Prospective comparison of two enzyme-linked immunosorbent spot assays for the diagnosis of Lyme neuroborreliosis

Abstract

Commercial cellular tests are used to diagnose Lyme borreliosis (LB), but studies on their clinical validation are lacking. This study evaluated the utility of an in-house and a commercial enzyme-linked immunosorbent spot (ELISpot) assay for the diagnosis of Lyme neuroborreliosis (LNB). Prospectively, peripheral blood mononuclear cells (PBMCs) were isolated from patients and controls and analysed using an in-house Borrelia ELISpot assay and the commercial LymeSpot assay. B. burgdorferi B31 whole cell lysate and a mixture of outer surface proteins were used to stimulate the PBMCs and the numbers of interferon-gamma-secreting T cells were measured. Results were evaluated using receiver operating characteristic (ROC) curve analysis. Eighteen active and 12 treated LNB patients, 10 healthy individuals treated for an early (mostly cutaneous) manifestation of LB in the past and 47 untreated healthy individuals were included. Both assays showed a poor diagnostic performance with sensitivities, specificities, positive and negative predictive values ranging from 44.4-66.7%, 42.0-72.5%, 21.8-33.3% and 80.5-87.0%, respectively. The LymeSpot assay performed equally poorly when the calculation method of the manufacturer was used. Both the in-house and the LymeSpot assay are unable to diagnose active LNB or to monitor antibiotic treatment success.

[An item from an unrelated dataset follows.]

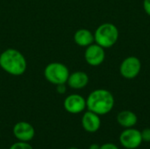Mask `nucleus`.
Here are the masks:
<instances>
[{"label": "nucleus", "instance_id": "nucleus-1", "mask_svg": "<svg viewBox=\"0 0 150 149\" xmlns=\"http://www.w3.org/2000/svg\"><path fill=\"white\" fill-rule=\"evenodd\" d=\"M114 103V97L111 91L98 89L91 91L86 98V108L99 116L106 115L112 110Z\"/></svg>", "mask_w": 150, "mask_h": 149}, {"label": "nucleus", "instance_id": "nucleus-2", "mask_svg": "<svg viewBox=\"0 0 150 149\" xmlns=\"http://www.w3.org/2000/svg\"><path fill=\"white\" fill-rule=\"evenodd\" d=\"M0 67L9 75L18 76L25 72L27 63L21 52L14 48H7L0 54Z\"/></svg>", "mask_w": 150, "mask_h": 149}, {"label": "nucleus", "instance_id": "nucleus-3", "mask_svg": "<svg viewBox=\"0 0 150 149\" xmlns=\"http://www.w3.org/2000/svg\"><path fill=\"white\" fill-rule=\"evenodd\" d=\"M120 32L118 27L112 23L101 24L94 32L95 43L104 48H110L113 47L119 40Z\"/></svg>", "mask_w": 150, "mask_h": 149}, {"label": "nucleus", "instance_id": "nucleus-4", "mask_svg": "<svg viewBox=\"0 0 150 149\" xmlns=\"http://www.w3.org/2000/svg\"><path fill=\"white\" fill-rule=\"evenodd\" d=\"M69 74L68 67L62 62H51L44 69L46 80L54 85L67 83Z\"/></svg>", "mask_w": 150, "mask_h": 149}, {"label": "nucleus", "instance_id": "nucleus-5", "mask_svg": "<svg viewBox=\"0 0 150 149\" xmlns=\"http://www.w3.org/2000/svg\"><path fill=\"white\" fill-rule=\"evenodd\" d=\"M142 70V62L136 56L125 58L120 65V73L122 77L132 80L136 78Z\"/></svg>", "mask_w": 150, "mask_h": 149}, {"label": "nucleus", "instance_id": "nucleus-6", "mask_svg": "<svg viewBox=\"0 0 150 149\" xmlns=\"http://www.w3.org/2000/svg\"><path fill=\"white\" fill-rule=\"evenodd\" d=\"M141 131L133 127L127 128L120 135V144L127 149H135L139 148L142 143Z\"/></svg>", "mask_w": 150, "mask_h": 149}, {"label": "nucleus", "instance_id": "nucleus-7", "mask_svg": "<svg viewBox=\"0 0 150 149\" xmlns=\"http://www.w3.org/2000/svg\"><path fill=\"white\" fill-rule=\"evenodd\" d=\"M84 59L90 66H100L105 59V48L97 43L88 46L84 51Z\"/></svg>", "mask_w": 150, "mask_h": 149}, {"label": "nucleus", "instance_id": "nucleus-8", "mask_svg": "<svg viewBox=\"0 0 150 149\" xmlns=\"http://www.w3.org/2000/svg\"><path fill=\"white\" fill-rule=\"evenodd\" d=\"M63 106L68 112L71 114H78L85 110L86 99L81 95L71 94L64 99Z\"/></svg>", "mask_w": 150, "mask_h": 149}, {"label": "nucleus", "instance_id": "nucleus-9", "mask_svg": "<svg viewBox=\"0 0 150 149\" xmlns=\"http://www.w3.org/2000/svg\"><path fill=\"white\" fill-rule=\"evenodd\" d=\"M13 134L18 141L29 142L35 135L33 126L25 121H20L13 126Z\"/></svg>", "mask_w": 150, "mask_h": 149}, {"label": "nucleus", "instance_id": "nucleus-10", "mask_svg": "<svg viewBox=\"0 0 150 149\" xmlns=\"http://www.w3.org/2000/svg\"><path fill=\"white\" fill-rule=\"evenodd\" d=\"M82 126H83V128L86 132L96 133L97 131L99 130L101 126V119H100L99 115L88 110L83 115Z\"/></svg>", "mask_w": 150, "mask_h": 149}, {"label": "nucleus", "instance_id": "nucleus-11", "mask_svg": "<svg viewBox=\"0 0 150 149\" xmlns=\"http://www.w3.org/2000/svg\"><path fill=\"white\" fill-rule=\"evenodd\" d=\"M67 83L74 90L83 89L89 83V76L83 71H75L69 74Z\"/></svg>", "mask_w": 150, "mask_h": 149}, {"label": "nucleus", "instance_id": "nucleus-12", "mask_svg": "<svg viewBox=\"0 0 150 149\" xmlns=\"http://www.w3.org/2000/svg\"><path fill=\"white\" fill-rule=\"evenodd\" d=\"M74 41L76 45L80 47H87L88 46L95 42L94 33L85 28L79 29L74 34Z\"/></svg>", "mask_w": 150, "mask_h": 149}, {"label": "nucleus", "instance_id": "nucleus-13", "mask_svg": "<svg viewBox=\"0 0 150 149\" xmlns=\"http://www.w3.org/2000/svg\"><path fill=\"white\" fill-rule=\"evenodd\" d=\"M117 121L120 124V126H121L122 127L131 128L137 124L138 118L134 112L126 110L119 112L117 116Z\"/></svg>", "mask_w": 150, "mask_h": 149}, {"label": "nucleus", "instance_id": "nucleus-14", "mask_svg": "<svg viewBox=\"0 0 150 149\" xmlns=\"http://www.w3.org/2000/svg\"><path fill=\"white\" fill-rule=\"evenodd\" d=\"M9 149H33V147L28 142L24 141H18L14 144H12Z\"/></svg>", "mask_w": 150, "mask_h": 149}, {"label": "nucleus", "instance_id": "nucleus-15", "mask_svg": "<svg viewBox=\"0 0 150 149\" xmlns=\"http://www.w3.org/2000/svg\"><path fill=\"white\" fill-rule=\"evenodd\" d=\"M142 138L143 141L150 142V128H145L142 132Z\"/></svg>", "mask_w": 150, "mask_h": 149}, {"label": "nucleus", "instance_id": "nucleus-16", "mask_svg": "<svg viewBox=\"0 0 150 149\" xmlns=\"http://www.w3.org/2000/svg\"><path fill=\"white\" fill-rule=\"evenodd\" d=\"M67 90V87L65 85V83H62V84H58L56 85V91L59 94H64Z\"/></svg>", "mask_w": 150, "mask_h": 149}, {"label": "nucleus", "instance_id": "nucleus-17", "mask_svg": "<svg viewBox=\"0 0 150 149\" xmlns=\"http://www.w3.org/2000/svg\"><path fill=\"white\" fill-rule=\"evenodd\" d=\"M143 8L145 12L150 16V0H144L143 1Z\"/></svg>", "mask_w": 150, "mask_h": 149}, {"label": "nucleus", "instance_id": "nucleus-18", "mask_svg": "<svg viewBox=\"0 0 150 149\" xmlns=\"http://www.w3.org/2000/svg\"><path fill=\"white\" fill-rule=\"evenodd\" d=\"M100 149H119V148L113 143H105L100 146Z\"/></svg>", "mask_w": 150, "mask_h": 149}, {"label": "nucleus", "instance_id": "nucleus-19", "mask_svg": "<svg viewBox=\"0 0 150 149\" xmlns=\"http://www.w3.org/2000/svg\"><path fill=\"white\" fill-rule=\"evenodd\" d=\"M89 149H100V146L98 144H91Z\"/></svg>", "mask_w": 150, "mask_h": 149}, {"label": "nucleus", "instance_id": "nucleus-20", "mask_svg": "<svg viewBox=\"0 0 150 149\" xmlns=\"http://www.w3.org/2000/svg\"><path fill=\"white\" fill-rule=\"evenodd\" d=\"M69 149H79V148H69Z\"/></svg>", "mask_w": 150, "mask_h": 149}]
</instances>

Keywords: Borrelia; ELISpot; Lyme neuroborreliosis; T cells; interferon-gamma.

Figure 1

Results of the in‐house Borrelia enzym‐linked immunosorbent spot (ELISpot) assay (a–d) and the LymeSpot assay (e–f) expressed in the numbers of spot‐forming cells (SFCs). (a) (50 µl), (c) and (e) (both 100 µl) are the results after peripheral blood mononuclear cell (PBMC) stimulation with Borrelia burgdorferi B31, and (b) (50 µl), (d) and (f) (both 100 µl) are the results after PBMC stimulation with outer surface protein (Osp)‐mix among active Lyme neuroborreliosis patients (ANB), treated Lyme neuroborreliosis patients (TNB), treated healthy individuals (THI) and untreated healthy individuals (UHI). The displayed P‐values are corrected and interpreted using the Benjamini–Hochberg procedure with a false discovery rate of 2.5% for multiple comparisons (only false discovery rates < 0.025 are displayed).

Figure 2

The receiver operating characteristic (ROC) curves for both the in‐house Borrelia enzyme‐linked immunosorbent spot (ELISpot) assay (solid lines) and the LymeSpot assay (dashed lines) to discriminate active Lyme neuroborreliosis (LNB) patients from the other three groups. The dotted grey line represents the random predictor. (a) ROC curves based on the numbers of spot‐forming cells after stimulation with 100 µl of B. burgdorferi B31. (b) ROC curves based on the numbers of spot‐forming cells after stimulation with 100 µl of Osp‐mix. (c) ROC curves based on the outcomes of the two binary logistic regression models (M) for which the combined results of both Borrelia antigens, which were based on the numbers of spot‐forming cells, without (M1) and with (M2) their interaction term, were included as risk factors. P (M1) represents the adjusted P‐value for the comparison of both assays using the outcomes of model 1, P (M2) represents the adjusted P‐value for the comparison of both assays using the outcomes of model 2, P (M1 versus M2 in‐house Borrelia ELISpot) represents the adjusted P‐value for the comparison of the outcomes of models 1 and 2 for the in‐house Borrelia ELISpot assay, P (M1 versus M2 LymeSpot) represents the adjusted P‐value for the comparison of the outcomes of models 1 and 2 for the LymeSpot assay. (d) ROC curve of the LymeSpot assay based on the final LymeSpot result (a combination of the stimulation indices of both antigens following the protocol of the manufacturer (Supporting information, Fig. S2).